Par un courrier recommandé en date du 12 juillet 2023, la caisse a informé la société SAS [5] de la réception d’une déclaration de maladie professionnelle par Mme [M] [Z] comprenant son NIR (numéro d’inscription au répertoire), la date de la maladie professionnelle (15/06/2023) et un numéro de dossier 230615759, rappelant la nécessité de mener des investigations, invitant l’employeur sous 30 jours à renseigner le questionnaire accessible sur le site https://questionnaires-risquepro.ameli.fr/, lui précisant que le dossier serait accessible et qu’il pourrait formuler des observations du 19 octobre 2023 au 30 octobre 2023, directement en ligne sur le même site, le dossier restant au delà du 30 octobre 2023 consultable et ce jusqu’à la date de décision qui interviendra au plus tard le 8 novembre 2023.
La société SAS [5] a renseigné son questionnaire en ligne le 21 août 2023.
Suivant un courrier recommandé en date du 6 novembre 2023, la CPAM a notifié à la société SAS [5] sa décision de reconnaissance du caractère professionnel de la maladie “rupture de la coiffe des rotateurs de l’épaule droite” inscrite au tableau 57, précisant l’origine professionnelle des “affections périarticulaires provoquées par certains gestes et postures de travail”, rappelant le NIR (numéro d’inscription au répertoire), le nom et prénom de l’assurée/salariée, indiquant comme date de la maladie professionnelle le 25/11/2022 et le numéro de dossier 221125750.
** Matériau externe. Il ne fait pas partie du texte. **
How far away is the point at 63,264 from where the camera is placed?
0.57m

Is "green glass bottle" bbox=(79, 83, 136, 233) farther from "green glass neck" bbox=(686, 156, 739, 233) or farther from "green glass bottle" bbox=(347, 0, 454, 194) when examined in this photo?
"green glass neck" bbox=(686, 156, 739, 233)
La société SAS [5] a saisi le 12 décembre 2023 la commission de recours amiable (CRA) qui en sa séance du 12 mars 2024 a rejeté sa contestation.
La société SAS [5] a saisi, par le biais de son conseil, le pôle social du tribunal judiciaire de Versailles suivant une requête reçue le 17 avril 2024.
Les parties ont d’abord été convoquées à l’audience de mise en état du 21 juin 2024, puis à l’audience de jugement du 20 septembre 2024.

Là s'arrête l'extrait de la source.